• What is required: Copy the text on ample line bundles and divisors word for word, starting with "A line bundle" and going on through "with integer coefficients.)".
╭─ Extracted text
A line bundle L on a proper scheme X over a commutative ring R is said to be ample if there is a positive integer r such that the tensor power ${\displaystyle L^{\otimes r}}$ is very ample.[12] In particular, a proper scheme over R has an ample line bundle if and only if it is projective over R. An ample line bundle on a proper scheme X over a field has positive degree on every curve in X, by the corresponding statement for very ample line bundles.

A Cartier divisor D on a proper scheme X over a field k is said to be ample if the corresponding line bundle O(D) is ample. (For example, if X is smooth over k, then a Cartier divisor can be identified with a finite linear combination of closed codimension-1 subvarieties of X with integer coefficients.)
╰─
╭─ Extracted material
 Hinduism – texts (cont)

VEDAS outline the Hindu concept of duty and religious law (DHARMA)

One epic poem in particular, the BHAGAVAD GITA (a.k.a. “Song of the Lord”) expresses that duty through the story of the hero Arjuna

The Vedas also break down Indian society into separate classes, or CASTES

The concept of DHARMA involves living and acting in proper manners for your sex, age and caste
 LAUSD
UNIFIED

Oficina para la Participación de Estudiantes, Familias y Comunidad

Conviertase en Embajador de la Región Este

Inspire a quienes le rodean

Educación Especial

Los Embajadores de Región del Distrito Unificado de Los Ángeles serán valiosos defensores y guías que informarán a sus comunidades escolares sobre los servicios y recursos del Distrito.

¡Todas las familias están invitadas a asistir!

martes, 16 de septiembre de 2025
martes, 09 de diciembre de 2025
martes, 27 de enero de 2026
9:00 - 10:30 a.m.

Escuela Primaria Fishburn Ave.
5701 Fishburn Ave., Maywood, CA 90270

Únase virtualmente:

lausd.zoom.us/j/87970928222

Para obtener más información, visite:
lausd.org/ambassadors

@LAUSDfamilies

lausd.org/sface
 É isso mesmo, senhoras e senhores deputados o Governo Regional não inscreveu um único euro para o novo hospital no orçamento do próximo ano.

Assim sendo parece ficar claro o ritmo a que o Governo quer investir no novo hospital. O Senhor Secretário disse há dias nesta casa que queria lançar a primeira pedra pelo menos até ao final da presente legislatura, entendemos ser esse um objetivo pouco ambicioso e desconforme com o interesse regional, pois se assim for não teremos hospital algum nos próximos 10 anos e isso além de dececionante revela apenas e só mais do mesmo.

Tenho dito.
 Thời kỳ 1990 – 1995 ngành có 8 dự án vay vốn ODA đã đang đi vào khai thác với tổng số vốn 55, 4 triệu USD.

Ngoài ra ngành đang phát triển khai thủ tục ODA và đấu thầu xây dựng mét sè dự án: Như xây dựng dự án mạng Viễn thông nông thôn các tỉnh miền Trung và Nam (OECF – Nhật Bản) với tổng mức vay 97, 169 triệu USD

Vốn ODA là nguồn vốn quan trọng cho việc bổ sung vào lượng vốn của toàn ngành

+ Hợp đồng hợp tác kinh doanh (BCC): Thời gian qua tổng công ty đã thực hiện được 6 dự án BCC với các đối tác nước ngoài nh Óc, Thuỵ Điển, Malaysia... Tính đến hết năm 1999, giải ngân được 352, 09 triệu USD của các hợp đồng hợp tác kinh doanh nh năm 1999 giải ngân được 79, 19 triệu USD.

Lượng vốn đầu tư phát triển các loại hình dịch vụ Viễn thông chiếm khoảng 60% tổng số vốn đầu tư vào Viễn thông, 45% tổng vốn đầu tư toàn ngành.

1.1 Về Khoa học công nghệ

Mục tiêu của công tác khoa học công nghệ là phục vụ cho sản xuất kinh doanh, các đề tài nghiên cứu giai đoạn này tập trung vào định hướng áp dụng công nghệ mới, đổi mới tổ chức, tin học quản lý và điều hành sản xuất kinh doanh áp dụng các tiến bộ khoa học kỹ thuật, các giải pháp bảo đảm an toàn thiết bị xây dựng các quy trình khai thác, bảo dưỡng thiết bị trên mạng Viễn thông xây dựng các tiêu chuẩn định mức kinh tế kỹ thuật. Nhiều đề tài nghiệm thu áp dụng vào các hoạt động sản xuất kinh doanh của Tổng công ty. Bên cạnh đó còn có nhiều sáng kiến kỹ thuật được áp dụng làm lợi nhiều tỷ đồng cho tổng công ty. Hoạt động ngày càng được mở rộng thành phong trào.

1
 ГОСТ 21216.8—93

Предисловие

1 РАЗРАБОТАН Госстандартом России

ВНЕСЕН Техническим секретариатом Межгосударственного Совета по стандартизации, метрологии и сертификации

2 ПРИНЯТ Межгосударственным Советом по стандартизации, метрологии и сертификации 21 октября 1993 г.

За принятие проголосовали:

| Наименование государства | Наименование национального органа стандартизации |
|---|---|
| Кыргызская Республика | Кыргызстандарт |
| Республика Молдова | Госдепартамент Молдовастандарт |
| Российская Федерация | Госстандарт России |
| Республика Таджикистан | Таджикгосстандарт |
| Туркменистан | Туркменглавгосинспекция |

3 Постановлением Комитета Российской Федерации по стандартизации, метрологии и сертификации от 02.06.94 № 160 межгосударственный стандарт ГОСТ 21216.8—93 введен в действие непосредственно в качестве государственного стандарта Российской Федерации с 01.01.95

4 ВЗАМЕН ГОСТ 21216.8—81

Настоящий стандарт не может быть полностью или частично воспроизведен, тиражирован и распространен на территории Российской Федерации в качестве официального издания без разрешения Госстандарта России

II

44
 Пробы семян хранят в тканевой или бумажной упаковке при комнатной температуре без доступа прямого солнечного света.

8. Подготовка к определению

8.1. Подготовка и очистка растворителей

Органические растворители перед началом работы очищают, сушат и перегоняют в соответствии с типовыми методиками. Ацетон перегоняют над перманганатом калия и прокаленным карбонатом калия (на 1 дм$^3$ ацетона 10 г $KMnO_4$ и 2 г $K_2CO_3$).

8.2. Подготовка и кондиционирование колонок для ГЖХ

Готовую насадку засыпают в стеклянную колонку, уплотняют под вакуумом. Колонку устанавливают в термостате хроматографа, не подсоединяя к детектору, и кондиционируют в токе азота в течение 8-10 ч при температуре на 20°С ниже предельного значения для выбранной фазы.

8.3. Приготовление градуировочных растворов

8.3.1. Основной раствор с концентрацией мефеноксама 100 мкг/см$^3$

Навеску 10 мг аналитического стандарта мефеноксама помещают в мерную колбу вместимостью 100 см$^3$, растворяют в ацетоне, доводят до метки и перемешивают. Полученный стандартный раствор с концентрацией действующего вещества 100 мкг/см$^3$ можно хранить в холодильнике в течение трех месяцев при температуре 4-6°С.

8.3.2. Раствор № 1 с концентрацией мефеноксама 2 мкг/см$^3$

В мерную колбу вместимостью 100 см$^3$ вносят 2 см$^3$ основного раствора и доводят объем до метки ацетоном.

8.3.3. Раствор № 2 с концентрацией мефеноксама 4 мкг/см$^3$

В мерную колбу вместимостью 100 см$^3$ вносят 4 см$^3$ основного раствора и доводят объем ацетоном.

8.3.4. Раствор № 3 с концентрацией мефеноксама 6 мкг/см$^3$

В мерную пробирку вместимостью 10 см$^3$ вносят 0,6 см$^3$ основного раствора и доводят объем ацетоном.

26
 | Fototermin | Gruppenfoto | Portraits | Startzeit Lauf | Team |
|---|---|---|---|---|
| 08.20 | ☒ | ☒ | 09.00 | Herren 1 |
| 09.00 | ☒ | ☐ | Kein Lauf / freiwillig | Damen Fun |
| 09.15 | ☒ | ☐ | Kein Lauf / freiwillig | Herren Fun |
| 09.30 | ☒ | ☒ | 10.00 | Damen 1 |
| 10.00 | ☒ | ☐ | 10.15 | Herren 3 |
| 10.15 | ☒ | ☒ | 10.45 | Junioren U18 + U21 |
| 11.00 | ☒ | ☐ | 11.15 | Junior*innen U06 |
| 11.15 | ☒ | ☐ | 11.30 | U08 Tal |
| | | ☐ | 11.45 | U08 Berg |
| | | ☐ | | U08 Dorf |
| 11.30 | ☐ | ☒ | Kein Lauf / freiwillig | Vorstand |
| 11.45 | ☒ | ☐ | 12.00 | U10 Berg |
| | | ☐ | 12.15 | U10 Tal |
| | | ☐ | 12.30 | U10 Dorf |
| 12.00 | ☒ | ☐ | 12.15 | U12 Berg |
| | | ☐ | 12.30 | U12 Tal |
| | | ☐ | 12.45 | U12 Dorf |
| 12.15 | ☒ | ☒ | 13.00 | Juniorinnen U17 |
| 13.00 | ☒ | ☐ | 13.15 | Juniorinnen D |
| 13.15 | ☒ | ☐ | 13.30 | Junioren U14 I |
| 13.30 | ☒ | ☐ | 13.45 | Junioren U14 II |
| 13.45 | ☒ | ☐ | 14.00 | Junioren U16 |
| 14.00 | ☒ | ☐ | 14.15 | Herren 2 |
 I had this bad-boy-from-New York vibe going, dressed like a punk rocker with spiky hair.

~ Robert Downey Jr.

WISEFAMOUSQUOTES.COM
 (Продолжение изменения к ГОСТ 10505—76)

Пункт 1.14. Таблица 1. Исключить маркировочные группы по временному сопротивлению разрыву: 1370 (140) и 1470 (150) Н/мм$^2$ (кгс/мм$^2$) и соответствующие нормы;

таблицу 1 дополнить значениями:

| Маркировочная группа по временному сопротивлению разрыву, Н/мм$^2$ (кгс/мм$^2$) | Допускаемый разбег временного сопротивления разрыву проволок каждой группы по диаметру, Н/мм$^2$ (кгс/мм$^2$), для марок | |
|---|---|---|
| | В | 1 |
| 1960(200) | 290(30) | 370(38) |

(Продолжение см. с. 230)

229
╰─
• Written answer:
A line bundle L on a proper scheme X over a commutative ring R is said to be ample if there is a positive integer r such that the tensor power ${\displaystyle L^{\otimes r}}$ is very ample.[12] In particular, a proper scheme over R has an ample line bundle if and only if it is projective over R. An ample line bundle on a proper scheme X over a field has positive degree on every curve in X, by the corresponding statement for very ample line bundles.

A Cartier divisor D on a proper scheme X over a field k is said to be ample if the corresponding line bundle O(D) is ample. (For example, if X is smooth over k, then a Cartier divisor can be identified with a finite linear combination of closed codimension-1 subvarieties of X with integer coefficients.)